Hablemos de viajes, racismo y clasismo, por favor hablemos de eso.
Desde hace años circula por internet un meme donde aparece la imagen del escritor español Miguel de Unamuno –a veces ponen a Paulo Coelho y a Chuck Norris– junto a la muy Reader’s Digest “El fascismo se cura leyendo y el racismo se cura viajando”. O algo por el estilo. Ni idea si Unamuno escribió o dijo la mentada frase, sí sé que lo de la lectura y el fascismo es objetiva y absolutamente falso. Conozco a cientos de intelectuales que no solo devoran libros, sino que encuentran en pensadores tan dispares como Richard Rorty, Karl Marx y Martin Heidegger sustento teórico para sus charadas antinmigración y nacionalismos de llorar a mares. Un famoso latinista chileno dijo una vez: “Las mujeres no pueden estudiar ni mucho menos entender metafísica”. Flashes. Lo mismo pasa, por ejemplo, con la archi repetida “Tu libertad termina donde empieza la mía” que, en efecto, pareciera tener sentido, pero vamos a ver: si la Libertad por definición tiende a la expansión (todos queremos ser más libres y luchamos para ello ¿no?) ¿Cómo va a tener límites? Si los tuviera, ya no es Libertad sino opresión, ergo la frase no tiene sentido lógico alguno.

(Entradas de datos almacenadas)
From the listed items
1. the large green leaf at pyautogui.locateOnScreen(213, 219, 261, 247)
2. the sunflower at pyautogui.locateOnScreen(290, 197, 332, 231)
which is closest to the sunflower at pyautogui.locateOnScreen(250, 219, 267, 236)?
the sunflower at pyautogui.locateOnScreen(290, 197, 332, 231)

Tarea asignada: En el fragmento sobre viajes y racismo, ¿qué frase dijo una vez un famoso latinista chileno? Responde basándote únicamente en el fragmento.

Respuesta: «Las mujeres no pueden estudiar ni mucho menos entender metafísica».